Ray Tomlinson, the inventor of modern email, has died. Raytheon Co., his employer, on Sunday confirmed his death; the details were not immediately available.

Email existed in a limited capacity before Tomlinson in that electronic messages could be shared amid multiple people within a limited framework. But until his invention in 1971 of the first network person-to-person email there was no way to send something to a specific person at a specific address.

Tomlinson chose the @ symbol to connect the username with the destination address and it has now become a cultural icon.

While he was a holder of numerous awards and other accolades, co-workers say he was humble and modest. And, surprisingly, not a frequent checker of email.

Ukrainians rally to demand that Russia release pilot

KIEV, Ukraine – About 2,000 people rallied on Independence Square in Kiev on Sunday to demand that Russia release Ukrainian pilot Nadezhda Savchenko, with hundreds then marching to the Russian Embassy to vent their anger by throwing eggs and rocks at the building.

Savchenko was captured in June 2014 while fighting with a Ukrainian volunteer battalion against Russia-backed rebels in eastern Ukraine. She is now on trial in Russia, accused of acting as a spotter who called in coordinates for a mortar attack that killed two Russian journalists and several other civilians.

After Sunday’s rally, several hundred protesters reached the Russian Embassy, where they burned a Russian flag and threw eggs at the building and at an effigy of Russian President Vladimir Putin, which had a sign reading “killer” around its neck. One man wearing camouflage climbed over the fence and threw a rock through the window above the door.
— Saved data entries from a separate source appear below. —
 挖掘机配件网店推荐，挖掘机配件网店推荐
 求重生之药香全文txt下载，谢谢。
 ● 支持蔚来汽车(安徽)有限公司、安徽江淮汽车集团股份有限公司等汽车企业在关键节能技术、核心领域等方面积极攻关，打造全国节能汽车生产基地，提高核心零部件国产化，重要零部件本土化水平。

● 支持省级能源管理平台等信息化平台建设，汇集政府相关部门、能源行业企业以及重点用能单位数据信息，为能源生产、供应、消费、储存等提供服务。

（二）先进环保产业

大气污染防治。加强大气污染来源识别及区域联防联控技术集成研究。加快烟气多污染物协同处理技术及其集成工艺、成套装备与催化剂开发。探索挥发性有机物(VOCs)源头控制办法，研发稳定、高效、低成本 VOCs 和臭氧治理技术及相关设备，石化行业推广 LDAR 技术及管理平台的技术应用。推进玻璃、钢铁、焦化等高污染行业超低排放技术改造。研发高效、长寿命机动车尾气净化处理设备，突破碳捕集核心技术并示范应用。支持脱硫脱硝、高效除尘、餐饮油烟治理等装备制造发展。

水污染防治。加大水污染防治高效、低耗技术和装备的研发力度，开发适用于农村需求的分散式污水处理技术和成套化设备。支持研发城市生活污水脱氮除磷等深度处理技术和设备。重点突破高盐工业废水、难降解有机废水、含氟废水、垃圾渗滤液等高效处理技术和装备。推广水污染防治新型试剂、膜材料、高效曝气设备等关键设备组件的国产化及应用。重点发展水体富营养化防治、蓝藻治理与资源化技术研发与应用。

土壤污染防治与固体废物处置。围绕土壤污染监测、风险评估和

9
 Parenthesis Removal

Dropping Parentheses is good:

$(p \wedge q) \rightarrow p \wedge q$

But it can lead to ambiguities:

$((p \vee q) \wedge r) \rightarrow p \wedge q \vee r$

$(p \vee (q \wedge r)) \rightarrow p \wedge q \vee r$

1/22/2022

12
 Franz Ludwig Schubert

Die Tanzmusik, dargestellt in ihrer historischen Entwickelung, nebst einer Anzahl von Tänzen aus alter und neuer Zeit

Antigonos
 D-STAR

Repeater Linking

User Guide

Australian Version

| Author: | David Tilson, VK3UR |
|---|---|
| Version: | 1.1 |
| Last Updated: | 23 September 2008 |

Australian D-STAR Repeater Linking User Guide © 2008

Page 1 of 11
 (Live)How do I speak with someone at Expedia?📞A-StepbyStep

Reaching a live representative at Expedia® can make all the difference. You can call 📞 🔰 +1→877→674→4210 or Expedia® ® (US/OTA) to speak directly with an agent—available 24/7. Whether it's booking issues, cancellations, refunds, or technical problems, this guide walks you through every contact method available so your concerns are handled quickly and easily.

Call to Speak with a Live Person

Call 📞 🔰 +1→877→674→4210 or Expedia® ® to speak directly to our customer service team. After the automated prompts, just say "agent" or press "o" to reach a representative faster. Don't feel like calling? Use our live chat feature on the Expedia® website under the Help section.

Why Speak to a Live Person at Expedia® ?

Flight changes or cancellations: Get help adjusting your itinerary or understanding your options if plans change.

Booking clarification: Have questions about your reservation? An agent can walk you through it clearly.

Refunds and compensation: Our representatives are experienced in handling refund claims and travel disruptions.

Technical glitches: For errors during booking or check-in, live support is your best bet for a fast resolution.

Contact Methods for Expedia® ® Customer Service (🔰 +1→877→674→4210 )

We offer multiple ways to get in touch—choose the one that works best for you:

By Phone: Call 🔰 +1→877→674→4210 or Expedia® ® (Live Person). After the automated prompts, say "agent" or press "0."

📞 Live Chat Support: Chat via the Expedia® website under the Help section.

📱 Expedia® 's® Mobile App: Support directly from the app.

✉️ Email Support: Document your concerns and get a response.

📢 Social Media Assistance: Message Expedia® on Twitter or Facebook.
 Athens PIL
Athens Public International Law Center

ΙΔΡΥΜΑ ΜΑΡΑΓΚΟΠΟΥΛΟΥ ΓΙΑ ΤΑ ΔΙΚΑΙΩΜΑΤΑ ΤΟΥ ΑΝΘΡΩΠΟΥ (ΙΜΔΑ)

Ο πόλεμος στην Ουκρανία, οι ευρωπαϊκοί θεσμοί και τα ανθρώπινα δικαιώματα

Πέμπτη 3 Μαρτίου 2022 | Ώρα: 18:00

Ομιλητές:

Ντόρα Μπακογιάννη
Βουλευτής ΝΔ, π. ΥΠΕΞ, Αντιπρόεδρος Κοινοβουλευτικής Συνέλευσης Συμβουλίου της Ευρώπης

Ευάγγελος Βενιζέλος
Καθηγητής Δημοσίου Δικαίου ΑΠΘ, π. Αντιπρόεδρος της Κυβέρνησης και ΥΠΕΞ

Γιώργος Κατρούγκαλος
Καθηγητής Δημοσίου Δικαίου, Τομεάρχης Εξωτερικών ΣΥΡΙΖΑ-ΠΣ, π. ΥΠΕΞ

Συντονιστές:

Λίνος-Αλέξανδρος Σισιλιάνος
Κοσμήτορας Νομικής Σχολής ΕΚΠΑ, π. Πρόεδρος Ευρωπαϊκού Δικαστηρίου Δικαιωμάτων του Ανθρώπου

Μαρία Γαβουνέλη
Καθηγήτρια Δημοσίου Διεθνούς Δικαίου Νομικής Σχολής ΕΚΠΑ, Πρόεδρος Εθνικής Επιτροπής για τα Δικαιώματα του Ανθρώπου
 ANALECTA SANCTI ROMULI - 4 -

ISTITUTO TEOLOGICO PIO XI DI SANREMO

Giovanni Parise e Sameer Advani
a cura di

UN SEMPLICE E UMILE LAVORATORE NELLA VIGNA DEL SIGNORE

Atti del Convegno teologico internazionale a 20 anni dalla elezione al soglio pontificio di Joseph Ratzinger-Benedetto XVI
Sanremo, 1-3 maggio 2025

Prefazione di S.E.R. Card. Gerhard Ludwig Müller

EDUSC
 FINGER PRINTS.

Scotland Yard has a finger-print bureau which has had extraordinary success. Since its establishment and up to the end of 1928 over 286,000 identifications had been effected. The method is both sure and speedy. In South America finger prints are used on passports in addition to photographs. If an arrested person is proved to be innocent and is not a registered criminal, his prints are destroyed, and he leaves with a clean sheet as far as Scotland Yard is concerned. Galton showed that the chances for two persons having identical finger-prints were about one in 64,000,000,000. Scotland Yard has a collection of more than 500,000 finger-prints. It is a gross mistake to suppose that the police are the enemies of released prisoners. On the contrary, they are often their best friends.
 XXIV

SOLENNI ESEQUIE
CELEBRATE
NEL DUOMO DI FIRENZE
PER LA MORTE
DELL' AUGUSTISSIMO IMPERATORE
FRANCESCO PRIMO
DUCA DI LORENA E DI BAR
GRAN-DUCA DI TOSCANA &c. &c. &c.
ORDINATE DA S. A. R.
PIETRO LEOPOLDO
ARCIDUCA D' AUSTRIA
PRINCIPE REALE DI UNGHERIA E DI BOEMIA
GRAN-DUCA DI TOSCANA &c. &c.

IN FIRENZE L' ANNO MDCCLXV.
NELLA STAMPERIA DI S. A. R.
Police were on the scene, but didn’t intervene.

Time running out to charge anyone who helped Bulger

BOSTON – Investigators who spent years building a criminal case against gangster James “Whitey” Bulger have long believed he had multiple helpers when he fled Boston and went on the run.

But if prosecutors don’t bring charges within the next few months, the only person to be charged with actually assisting the notorious crime boss during his 16 years as a fugitive will be his longtime girlfriend, Catherine Greig.

The statute of limitations for harboring a fugitive is five years. The clock began ticking when Bulger was captured in Santa Monica, California, on June 22, 2011, and runs out on June 22, 2016.

Catherine Greig, who accompanied Bulger on his long flight from justice, was sentenced to eight years in prison for helping him. Greig faces additional prison time after pleading guilty last month to contempt for refusing to testify before a grand jury investigating who else may have helped Bulger.

Norwegian police search for lost goldfish’s owner

HELSINKI – For one goldfish in Norway, it’s almost like being a fish out of water.

The goldfish in question is being held at a police station in the northwestern town of Bodo while officers try to track down its owner, according to Norwegian news agency NTB.

NTB says officers found the goldfish in a jam jar at the Nordlandshall indoor soccer stadium and decided to take it back to the police station because they couldn’t find the owner.